Kiel. Die Windenergie-Branche beschert dem Norden viel Geld. Doch um sie zu schützen, bremst Schleswig-Holstein beim Ausbau.

Die Windenergie macht Schleswig-Holstein reich. Die Windmüller sind fürs Land so wichtig geworden, dass die Regierung das Tempo der Energiewende drosseln will, um die Branche vor Widerstand zu schützen. Das ist der Tenor einer Regierungserklärung von Ministerpräsident Torsten Albig (SPD), abgegeben am Mittwoch im Kieler Landtag. Flankiert wurde sie von einer Forderung des Landesverbands Windenergie, die das neue Selbstbewusstsein der Boombranche beweist. „Das Atomkraftwerk Brokdorf muss sofort abgeschaltet werden, um Netzkapazitäten zu schaffen“, verlangt der Verband.

Innerhalb von rund 20 Jahren hat sich der einstige Nischenproduzent Windkraft zum Branchenstar entwickelt. Immer neue Rekorde werden gemeldet. Albig erinnerte in seiner Regierungserklärung an den Auslöser für diese Entwicklung – den Reaktorunfall in Tschernobyl vor 30 Jahren. „Uns bleibt nur, auf erneuerbare Energien zu setzen“, sagte er. „Das ist ein Jahrhundertprojekt, und Schleswig-Holstein ist bei der Umsetzung dieses Projekts die treibende Kraft.“

16.000 Schleswig-Holsteiner arbeiten derweil in der Windkraftbranche. 2014 hat die Um­lage aus dem EEG (Erneuerbare-Energien-Gesetz) 1,7 Milliarden Euro ins Land gebracht. „2015 waren es wohl über zwei Milliarden Euro“, sagte Albig. Gewiss, der Löwenanteil davon geht an die Offshore-Windparks in der Ost- und der Nordsee. Von dem Geld profitieren aber auch die Windmüller an Land und über die Gewerbesteuerzahlungen dann eben auch die Kommunen. Albig geht davon aus, dass der größte Teil dieser EEG-Beträge im Land bleibt.

Geldstrom durch die Windenergie ist in Gefahr

Seine Regierungserklärung war auch der Versuch, diesen Geldstrom abzusichern. Denn er ist in Gefahr. Bei den Schleswig-Holsteinern sinkt die Lust, ihre Landschaft mit immer mehr Rotoren vollstellen zu lassen. Der Ausbau der wichtigen Stromnetze lahmt. Und just während Albig in Kiel sprach, verabschiedete das Bundeskabinett in Berlin einen EEG-Gesetzentwurf, der den Ausbau der Windkraft drosseln soll. Der Windkraftbranche, so scheint es, geht es wie manch einem markt­beherrschenden Unternehmen: Mit der Größe und der Macht wächst die Kritik. „Der Ton wird rauer“, bestätigt Nicole Knudsen vom Landesverband Windenergie.

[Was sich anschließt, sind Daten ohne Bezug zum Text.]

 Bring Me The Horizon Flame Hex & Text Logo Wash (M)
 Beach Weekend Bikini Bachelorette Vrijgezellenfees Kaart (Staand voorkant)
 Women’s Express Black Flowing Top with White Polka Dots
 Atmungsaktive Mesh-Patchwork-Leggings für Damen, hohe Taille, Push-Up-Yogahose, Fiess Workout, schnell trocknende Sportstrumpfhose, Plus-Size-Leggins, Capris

Albig will dieser Kritik entgegentreten. „Wir müssen jetzt nachjustieren, denn die Akzeptanz der Windkraft muss erhalten bleiben“, sagte er. Und er gab zu: „Ja, bei den Windanlagen hat es Wildwuchs gegeben.“ Zwar soll an dem Ziel festgehalten werden, in Schleswig-Holstein 42 Terrawattstunden Ökostrom im Jahr zu erzeugen. Aber: „Wir müssen uns dafür mehr Zeit lassen.“ Was das konkret bedeutet, sagte er nicht.

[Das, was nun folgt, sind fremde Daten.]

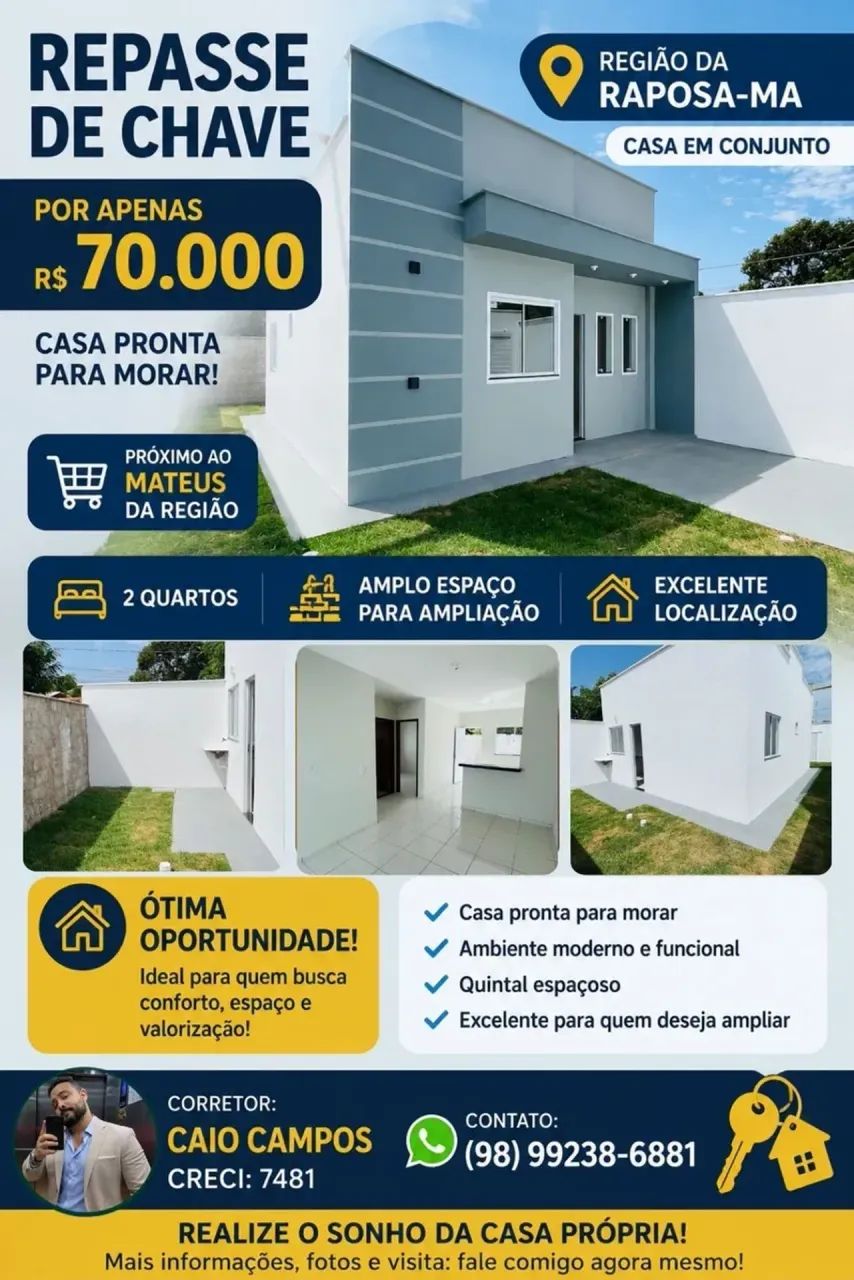 PASSO CASA NA RAPOSA - CASA NOVA - PRONTA PRA MORAR - CHAVE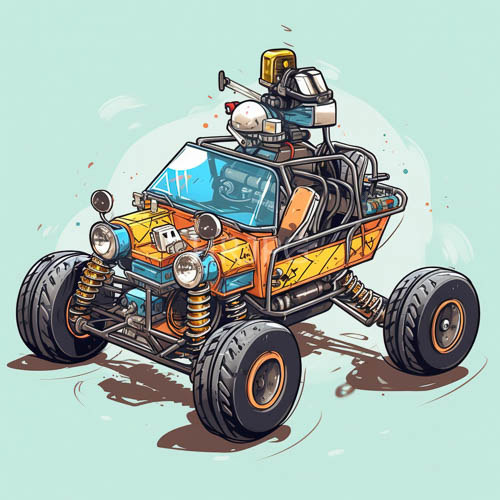 High Resolution: Oversized gokart geometry and whimsical engineering define eccentric cartoonstyle vehicle download. | HRJPG.com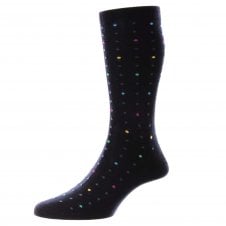 Pantherella "Shelford" Egyptian Fil D'Ecosse Navy Polka Dot Socks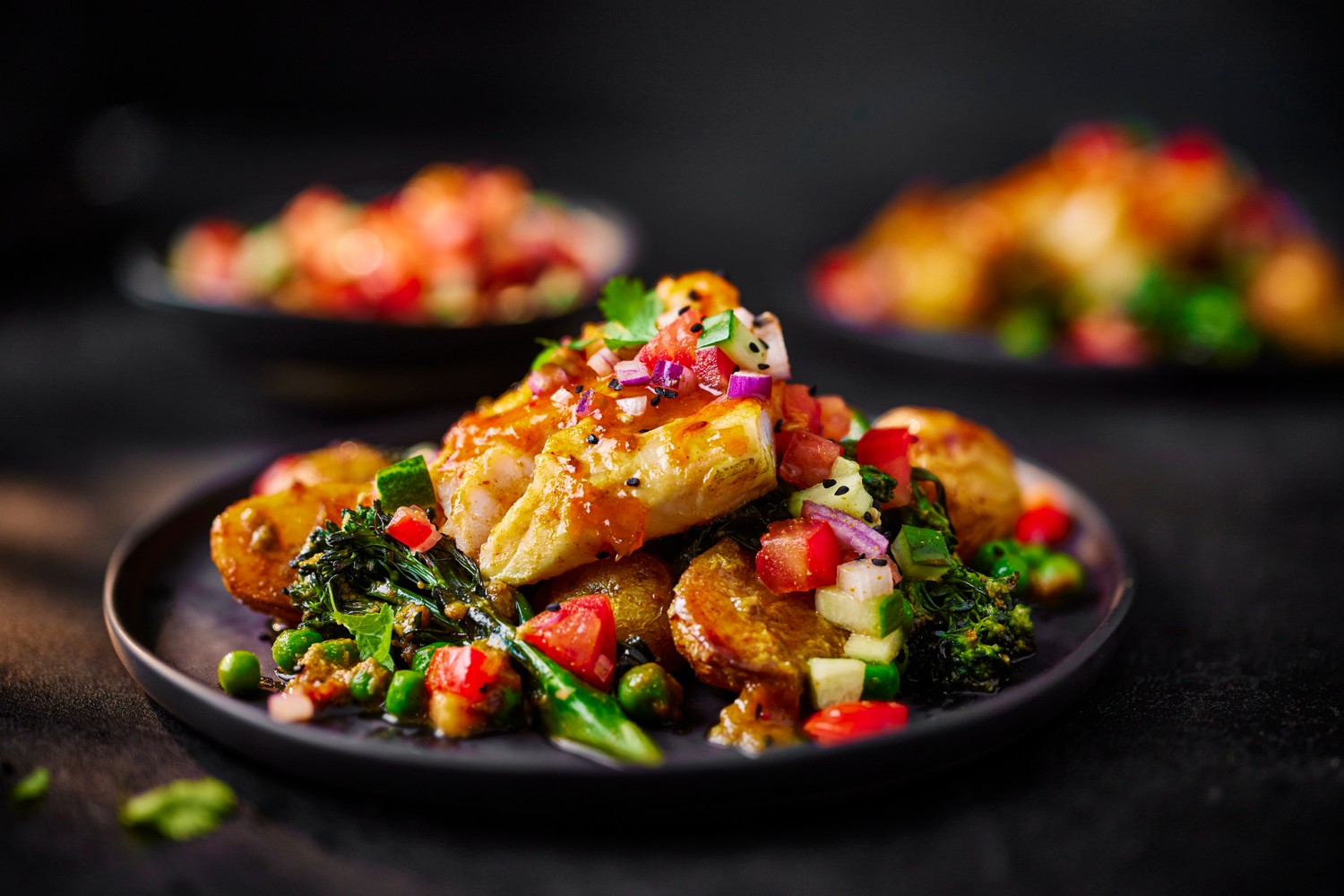 Mango chutney-glazed cod traybake and kachumber salad recipe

Die Oppositionsparteien fanden Albigs Regierungserklärung am Mittwoch ungenügend. Der Oppositionsführer Daniel Günther (CDU) sagte: „Das einzig Konkrete, das der Ministerpräsident heute in seiner Regierungserklärung genannt hat, ist die Einigung beim EEG-Gesetzentwurf. Wie die Umsetzung erfolgen soll, ist er den Menschen schuldig geblieben.“

Die Begeisterung für eine Energieform, die quasi unerschöpflich ist, ist augenscheinlich erschöpft. „Wir sind in den Mühen der Ebene angekommen“, sagte Albig. Der Ministerpräsident spürt: Der Gegenwind wird stärker.